DESCRIPTION OF THE TASK>
Reproduce the lines below, substituting "most distant" for every occurrence of "farthest" and leaving everything else unchanged. Omit the pictures from your answer.

-- SUPPLIED DATA start --

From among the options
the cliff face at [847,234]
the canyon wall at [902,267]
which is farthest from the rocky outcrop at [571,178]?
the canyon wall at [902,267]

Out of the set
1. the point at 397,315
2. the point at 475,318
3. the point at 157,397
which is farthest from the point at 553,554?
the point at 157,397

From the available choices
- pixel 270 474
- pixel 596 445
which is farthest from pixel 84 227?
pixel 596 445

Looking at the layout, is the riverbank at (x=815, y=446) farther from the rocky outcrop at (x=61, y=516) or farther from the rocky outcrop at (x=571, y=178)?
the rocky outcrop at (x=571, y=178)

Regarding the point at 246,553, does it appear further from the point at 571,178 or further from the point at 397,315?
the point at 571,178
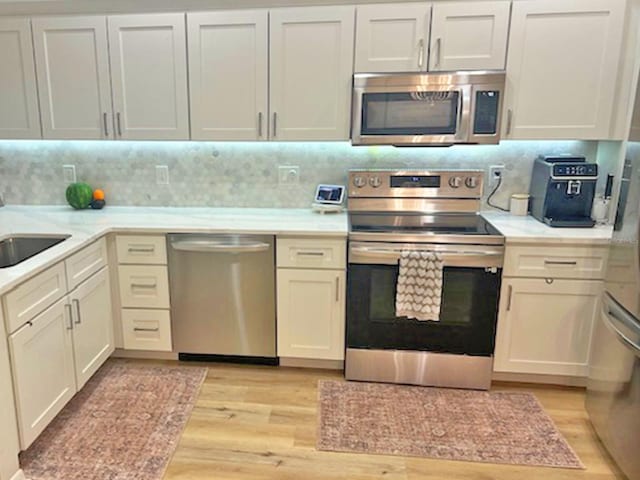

-- SUPPLIED DATA end --

TASK RESULT>
From among the options
the cliff face at [847,234]
the canyon wall at [902,267]
which is most distant from the rocky outcrop at [571,178]?
the canyon wall at [902,267]

Out of the set
1. the point at 397,315
2. the point at 475,318
3. the point at 157,397
which is most distant from the point at 553,554?
the point at 157,397

From the available choices
- pixel 270 474
- pixel 596 445
which is most distant from pixel 84 227?
pixel 596 445

Looking at the layout, is the riverbank at (x=815, y=446) farther from the rocky outcrop at (x=61, y=516) or farther from the rocky outcrop at (x=571, y=178)?
the rocky outcrop at (x=571, y=178)

Regarding the point at 246,553, does it appear further from the point at 571,178 or further from the point at 397,315?
the point at 571,178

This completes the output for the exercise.